Antony and Cleopatra:
Schmitt originally composed La Tragédie de Salomé to accompany a ballet in seven scenes; it was first performed in 1907, but remained unpublished. That hour-long version (8.223448) was scored for reduced orchestral forces, and Schmitt decided to revisit the music two years later and produce a second version, half the length, but now arranged for full orchestra. It was premiered in 1911. At the other end of the spectrum, he also prepared a version for solo piano (8.572194) that was published in 1913. Schmitt, a gifted pianist, realised the piano reduction himself, thereby giving it due authenticity. The final section of the symphonic poem version (CD93.223) which we play here is titled Danse de l’effroi (Dance of Fear). It’s in 5/4 time and features apocalyptic chromaticism and savagely hammered-out chords. Igor Stravinsky, the score’s dedicatee, wrote to Schmitt in a letter dated 23 February 1912, “Dear God it’s beautiful! It’s one of the greatest masterpieces in modern music.”
La Tragédie de Salomé:
Following his studies in piano and harmony at the Nancy Conservatoire, Schmitt’s mentors in Paris included the composers Théodore Dubois, Jules Massenet and, after fulfilling his required military service, Gabriel Fauré. In 1900, after four previous attempts, Schmitt won the coveted Prix de Rome composition competition which allowed him four years of untroubled artistic growth. Rather than staying in Rome to compose, as expected to, he travelled extensively to the Mediterranean countries, Islamic Turkey, western Asia, northern Europe, and back to the fertile creative atmosphere of Paris, gleaning influences along the way. He continued an inveterate traveller later in life and produced two volumes of Feuillets de voyage (Travel Pages) (GP623) for piano duo that marked this love of travel. From Volume 2, here’s the Mazurka.

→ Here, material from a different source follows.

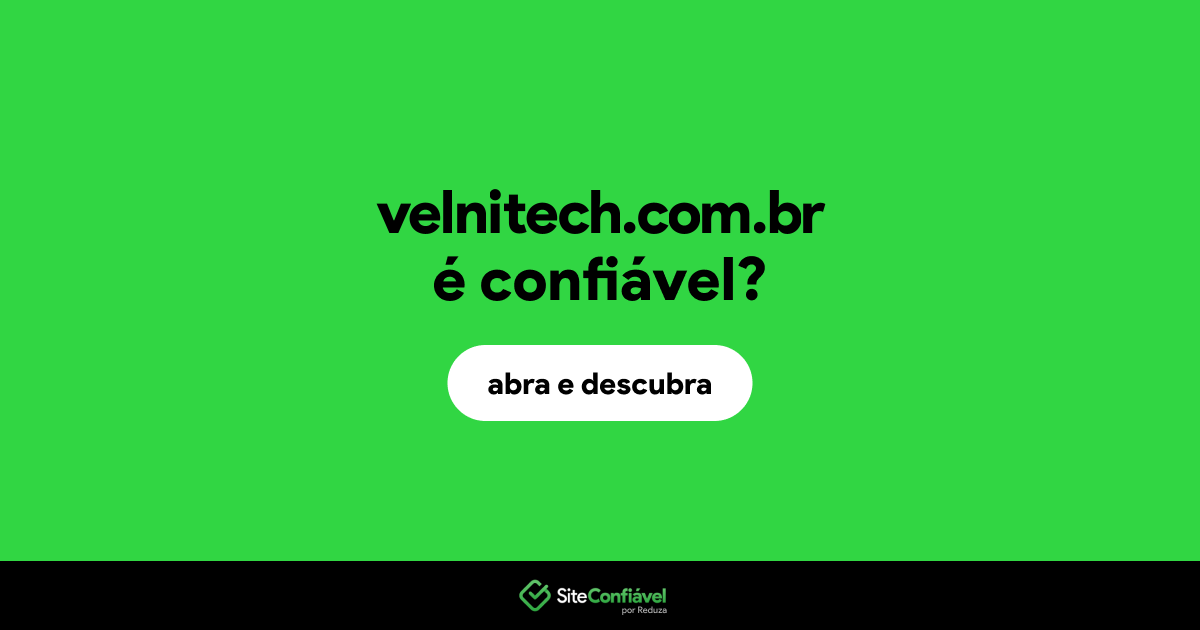 O site velnitech.com.br é confiável?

Feuillets de voyage (Travel Pages):
Schmitt, a composer, pianist and a critic, viewed himself as an artist unfettered by any particular school. Yet, having studied under Fauré and felt the influence Debussy, his work does reveal links to the tradition of Impressionism, not least in one of his later works, the Suite en rocaille (8.570444) for flute quintet, in which vigour, elegance and passion combine. The work was presented on 21 June 1937 at the fifteenth Festival of the International Society for Contemporary Music, and was listed by the Russian-born American conductor, author, pianist and composer Nicolas Slonimsky as “a work in an elegant rococo style by the dean of French modernists, Florent Schmitt.” We can listen to the work’s final movement.
Suite en rocaille:
We’ll end this amuse-bouche of Schmitt’s varied and ever-tasteful output with more music for the stage, this time a collaborative work that featured a set of stylised dances for a children’s ballet, L’Éventail de Jeanne (Jean’s Fan) (8.573354). ‘Jeanne’ refers to the Parisian hostess and patroness of the arts, Jeanne Dubost, who ran a children’s ballet school. She was at the centre of a group of musicians and writers for whom she would organise musical soirées. In the spring of 1927 she presented ten of her composer friends each with a leaf from her fan, asking them to write a short dance for her pupils. The list included Pierre-Octave Ferroud, Jacques Ibert, Alexis Roland-Manuel, Marcel Delannoy, Albert Roussel, Darius Milhaud, Francis Poulenc, Georges Auric, and Florent Schmitt.
Schmitt provided the final, and longest movement, writing not original music, but resurrecting a Carnival Waltz he had written some twenty years earlier to conclude the ballet with a danse générale. Practical considerations were clearly not a top priority for Schmitt, since his Kermesse-Valse requires considerably larger forces than for the previous dances. Nevertheless, the expanded scoring affords a truly grand finale, which effectively combines a romantic waltz with the fun and frolics of a carnival, and provides a suitable full-stop to our short introduction to the music of this colourful, captivating composer.